EXERCISE PROMPT
Exact copies are required of the lines from the line containing "What is the" through the final line of the listing, both included, and of no other lines.

SUPPLIED DATA

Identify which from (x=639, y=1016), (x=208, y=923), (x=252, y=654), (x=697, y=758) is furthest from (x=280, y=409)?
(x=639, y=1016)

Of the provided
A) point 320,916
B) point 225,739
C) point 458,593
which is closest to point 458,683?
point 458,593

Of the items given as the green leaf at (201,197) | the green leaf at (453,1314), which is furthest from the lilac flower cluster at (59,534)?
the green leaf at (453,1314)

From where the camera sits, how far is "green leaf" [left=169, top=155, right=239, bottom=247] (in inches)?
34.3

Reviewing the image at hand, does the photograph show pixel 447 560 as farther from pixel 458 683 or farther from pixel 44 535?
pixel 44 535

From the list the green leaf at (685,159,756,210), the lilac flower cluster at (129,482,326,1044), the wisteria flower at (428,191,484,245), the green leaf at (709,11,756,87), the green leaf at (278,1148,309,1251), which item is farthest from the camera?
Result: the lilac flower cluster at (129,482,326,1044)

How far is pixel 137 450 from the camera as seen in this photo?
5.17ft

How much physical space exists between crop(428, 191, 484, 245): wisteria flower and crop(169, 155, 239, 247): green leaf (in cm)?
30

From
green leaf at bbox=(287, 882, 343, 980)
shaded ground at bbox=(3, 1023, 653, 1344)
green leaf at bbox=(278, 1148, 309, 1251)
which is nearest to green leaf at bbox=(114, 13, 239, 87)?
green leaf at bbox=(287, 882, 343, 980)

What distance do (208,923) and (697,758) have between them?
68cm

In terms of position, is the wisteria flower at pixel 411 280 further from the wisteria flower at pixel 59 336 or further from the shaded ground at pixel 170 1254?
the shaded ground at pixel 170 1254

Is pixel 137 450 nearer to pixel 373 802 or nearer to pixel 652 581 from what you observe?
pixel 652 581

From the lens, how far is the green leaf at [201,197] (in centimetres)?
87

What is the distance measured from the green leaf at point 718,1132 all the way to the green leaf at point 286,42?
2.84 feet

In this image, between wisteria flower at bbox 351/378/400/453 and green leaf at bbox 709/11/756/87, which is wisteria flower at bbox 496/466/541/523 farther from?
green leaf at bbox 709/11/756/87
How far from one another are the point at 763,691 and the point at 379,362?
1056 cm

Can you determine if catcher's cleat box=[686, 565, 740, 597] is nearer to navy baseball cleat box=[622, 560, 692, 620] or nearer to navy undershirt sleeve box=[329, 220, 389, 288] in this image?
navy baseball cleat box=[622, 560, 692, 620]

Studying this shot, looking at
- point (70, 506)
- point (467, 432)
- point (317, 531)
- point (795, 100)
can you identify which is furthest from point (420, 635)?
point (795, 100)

EXERCISE SOLUTION
What is the distance measured from the green leaf at point 718,1132 all the way to the green leaf at point 286,42?
2.84 feet

In this image, between wisteria flower at bbox 351/378/400/453 and green leaf at bbox 709/11/756/87, which is wisteria flower at bbox 496/466/541/523 farther from?
green leaf at bbox 709/11/756/87
How far from one another are the point at 763,691 and the point at 379,362?
1056 cm

Can you determine if catcher's cleat box=[686, 565, 740, 597] is nearer to navy baseball cleat box=[622, 560, 692, 620] or nearer to navy undershirt sleeve box=[329, 220, 389, 288] in this image?
navy baseball cleat box=[622, 560, 692, 620]

Studying this shot, looking at
- point (70, 506)
- point (467, 432)
- point (317, 531)
- point (795, 100)
can you identify which is furthest from point (420, 635)?
point (795, 100)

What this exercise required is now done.